Caratterizzazione sperimentazione e individuazione delle procedure più innovative per valorizzare i beni naturali presenti nel Parco Regionale dei Monti Aurunci e nel Parco Riviera di Ulisse.
In una parola: garantire la biodiversità.

È stato sottoscritto in questi giorni un accordo di collaborazione (a titolo gratuito e per tre anni), tra l’ente Parco dei Monti Aurunci e l’ente Parco Riviera di Ulisse con la Società dei naturalisti in Napoli.
Si tratta di un importante accordo per finalizzare al meglio l’impegno nella protezione, nello studio della flora e della fauna presente nelle due aree protette.
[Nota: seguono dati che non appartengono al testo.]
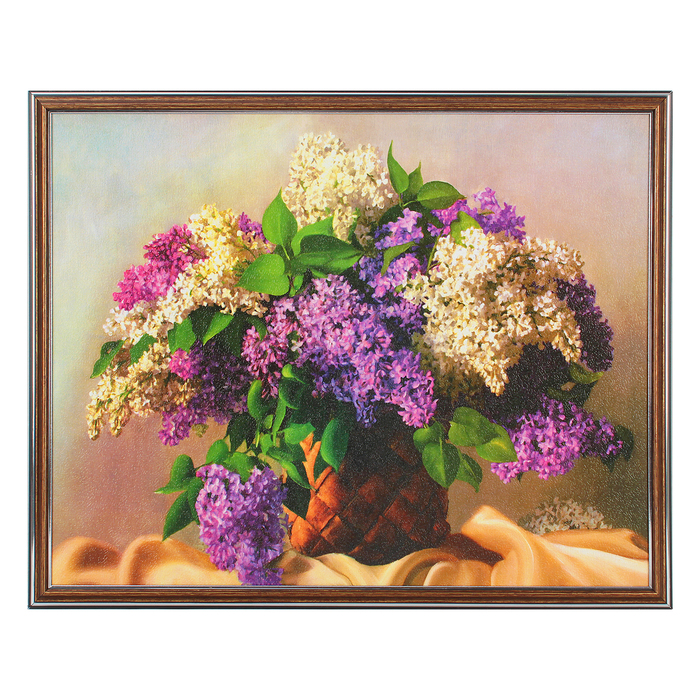 Картина "Солнечный букет" 42х52 см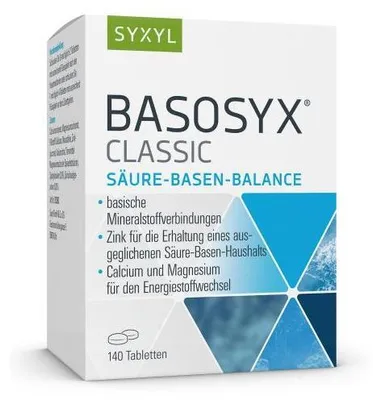 Obrázok produktu pre Basosyx Classic Syxyl Tabletten 140 St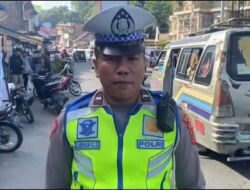 Jalur Wisata Toba Lancar, Polisi Berjaga Sepanjang Jalan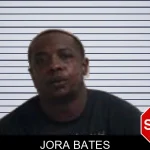 Jora Bates mugshot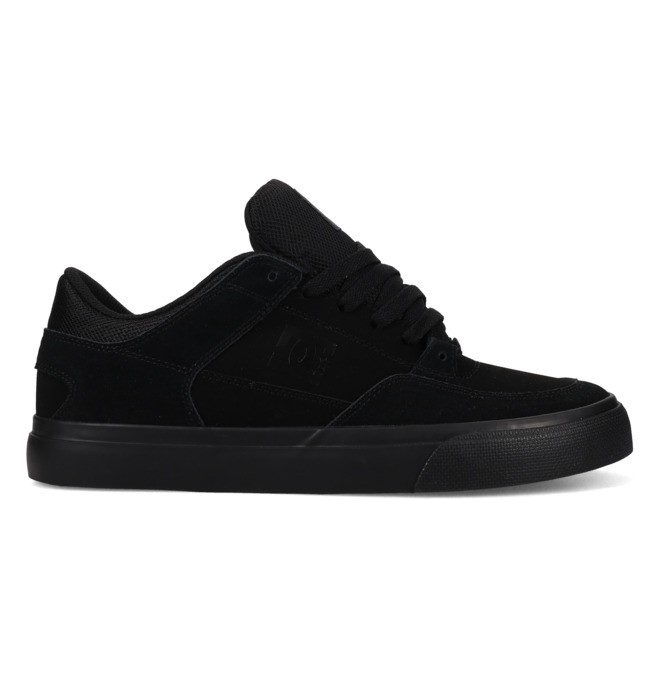 Onyx - Zapatillas de piel Negro Hombre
“La caratterizzazione della flora e della fauna esistente nelle aree protette, nonché il loro monitoraggio e studio sull’impatto dell’uomo su questi particolari ambienti sono alla base della realizzazione di piani per una corretta conservazione e gestione delle aree naturalistiche, per questo c’è stato un preciso impegno, con le agende sostenibili delle aree protette, a promuovere studi scientifici con la massima disponibilità di uomini e mezzi per l’attività di ricerca”, si legge nell’atto di sottoscrizione.

Importantissima e anche la caratterizzazione di tipo geologico geomorfologico dell’ambiente che vanno ad influenzare il controllo della biodiversità.
La finalità del patto di collaborazione risiede proprio in questi in questi passaggi in cui si vanno a sovrapporre i beni naturali come la flora la fauna, ma anche le caratteristiche fisiche, geologiche geomorfologiche, proprie dei parchi.

La Società dei Naturalisti in Napoli vanta 140 anni di attività di ricerca, nel corso dei quali ha pubblicato oltre 900 contributi scientifici ed ha organizzato convegni accademici e corsi di formazione. I soci sono 120 per lo più docenti universitari e appassionati di scienze naturali per questo i presidente delle aree protetta, Marco Delle Cese e Carmela Cassetta, hanno ritenuto essere il giusto nucleo di professionisti per cristallizzare la tutela della biodiversità nelle due affascinanti aree protette.